• _Problem_
Below are records; work out how many of their lines hold the string "related" and give that number alone.

Collected data
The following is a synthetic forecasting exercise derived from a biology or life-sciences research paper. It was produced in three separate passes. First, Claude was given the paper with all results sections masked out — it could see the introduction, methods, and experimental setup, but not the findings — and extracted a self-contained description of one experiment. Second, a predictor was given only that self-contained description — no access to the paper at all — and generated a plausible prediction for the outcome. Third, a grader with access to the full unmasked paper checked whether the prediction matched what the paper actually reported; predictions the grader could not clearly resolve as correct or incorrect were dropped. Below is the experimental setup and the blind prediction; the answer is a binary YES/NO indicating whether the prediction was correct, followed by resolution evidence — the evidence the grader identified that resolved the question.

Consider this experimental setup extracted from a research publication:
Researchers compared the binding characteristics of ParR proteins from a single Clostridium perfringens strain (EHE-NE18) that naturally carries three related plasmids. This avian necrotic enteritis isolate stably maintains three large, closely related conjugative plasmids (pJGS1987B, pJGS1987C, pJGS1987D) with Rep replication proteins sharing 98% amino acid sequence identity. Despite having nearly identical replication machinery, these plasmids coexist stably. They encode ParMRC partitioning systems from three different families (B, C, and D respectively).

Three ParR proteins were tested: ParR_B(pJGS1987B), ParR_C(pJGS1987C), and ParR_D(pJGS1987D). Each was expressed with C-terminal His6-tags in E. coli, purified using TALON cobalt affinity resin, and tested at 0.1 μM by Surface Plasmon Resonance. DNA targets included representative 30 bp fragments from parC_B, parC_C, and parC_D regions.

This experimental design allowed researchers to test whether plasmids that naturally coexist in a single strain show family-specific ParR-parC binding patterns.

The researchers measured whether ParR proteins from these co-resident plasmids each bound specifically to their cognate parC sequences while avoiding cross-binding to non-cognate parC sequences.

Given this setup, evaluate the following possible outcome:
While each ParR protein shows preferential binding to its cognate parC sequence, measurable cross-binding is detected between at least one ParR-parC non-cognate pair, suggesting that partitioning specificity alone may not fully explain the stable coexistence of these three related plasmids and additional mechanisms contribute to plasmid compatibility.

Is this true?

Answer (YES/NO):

---

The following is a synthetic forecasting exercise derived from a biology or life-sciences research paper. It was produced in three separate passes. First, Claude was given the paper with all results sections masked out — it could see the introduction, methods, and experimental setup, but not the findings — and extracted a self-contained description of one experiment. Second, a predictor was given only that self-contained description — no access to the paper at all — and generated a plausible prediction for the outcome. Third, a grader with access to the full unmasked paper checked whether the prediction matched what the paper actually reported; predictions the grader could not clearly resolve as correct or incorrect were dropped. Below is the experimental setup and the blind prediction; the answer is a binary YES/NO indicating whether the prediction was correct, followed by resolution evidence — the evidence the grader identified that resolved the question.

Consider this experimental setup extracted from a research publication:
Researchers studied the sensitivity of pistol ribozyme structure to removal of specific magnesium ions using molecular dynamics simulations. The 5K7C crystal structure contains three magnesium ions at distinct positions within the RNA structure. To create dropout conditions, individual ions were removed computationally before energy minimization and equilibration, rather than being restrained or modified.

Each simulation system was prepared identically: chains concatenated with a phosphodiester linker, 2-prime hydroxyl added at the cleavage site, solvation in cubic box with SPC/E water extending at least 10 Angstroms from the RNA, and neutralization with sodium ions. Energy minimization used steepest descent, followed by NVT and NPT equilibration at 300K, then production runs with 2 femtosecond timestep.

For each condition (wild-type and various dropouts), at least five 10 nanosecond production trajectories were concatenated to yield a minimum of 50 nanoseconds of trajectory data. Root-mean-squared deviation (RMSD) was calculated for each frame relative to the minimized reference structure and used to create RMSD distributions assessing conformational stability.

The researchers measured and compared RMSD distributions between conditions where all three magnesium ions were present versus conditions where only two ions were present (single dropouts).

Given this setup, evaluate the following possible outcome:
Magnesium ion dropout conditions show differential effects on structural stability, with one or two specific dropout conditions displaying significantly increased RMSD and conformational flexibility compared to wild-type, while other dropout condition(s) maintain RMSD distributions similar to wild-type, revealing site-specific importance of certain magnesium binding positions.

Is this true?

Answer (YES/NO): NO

• _Answer below_
2